My post last week was about a call we received from someone named as executor in a sibling’s will.  While the decedent was a New Jersey resident and U.S. citizen, the executor was not.  As I explained last week, there is no New Jersey statute or rule requiring it, however, there are very practical reasons for choosing a resident/citizen.

First there is a language barrier to consider.  Choosing an executor who does not speak English makes the process that much more involved because an interpreter will be necessary for all verbal and written communication written documents.

Many US banks are reluctant to deal with non U.S. citizens.  Opening an estate account may prove difficult if not impossible.  The Executor will need to close out accounts in the decedent’s name and transfer them to an estate account first to pay bills and taxes before disbursing to the heirs.  A foreign executor may find it difficult to open an estate account in a local non US bank.  The executor will need to hire an accountant and/or an attorney to deal with income tax, estate and/or inheritance taxes and communicate with each one.

Many of the documents that the executor will need to complete and sign are required to be notarized.  Others require a medallion stamp guarantee.  The executor will probably need to find a US consulate office to accomplish the notary acknowledgement.  Depending on where the executor lives, this could be a great distance away.  Medallion stamp guarantees, which are typically required with respect to brokerage and stock accounts, are difficult enough to obtain in the United States.  It could prove to be impossible for someone living outside the country.
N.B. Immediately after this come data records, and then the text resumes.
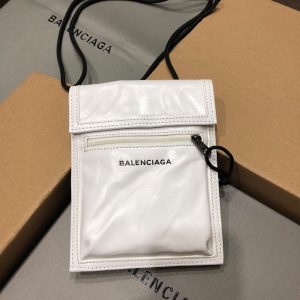 발렌시아가 익스플로러 아레나 파우치 스트랩 미니백 15.5*19*4CM "2COLOR"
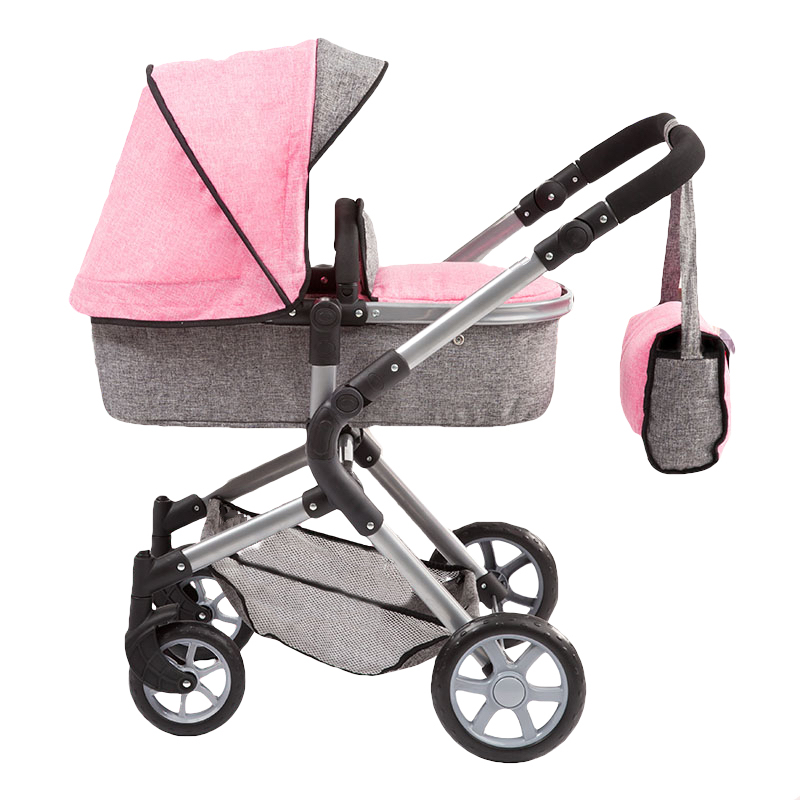 Bayer Design City Neo Puppen-Kinderwagen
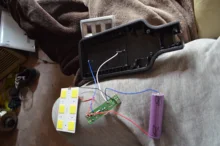 Solar-Lamp Street-Lights Motion-Sensor Garden-Patio-Path Yard Mode Outdoor Waterproof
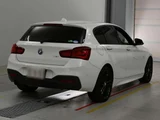 2018 BMW 1 Series 118i M Sport Edition White Sedan for sale, Japanese used car export - photo 2 of 9 | GULJI TRADERS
Finally, the executor may need to open a safe deposit box and investigate other potential assets that may exist.  Mail can be forwarded but only the executor is permitted access to the safe deposit box and it must be in person.  It is also recommended that the executor personally review the contents of the decedent’s home before arranging for the disposition of its contents.  At least one trip to New Jersey would be needed and possibly more.

The hurdles a non resident/citizen face are much greater than for a local resident.  For these reasons we typically advise against choosing an executor who lives outside the country.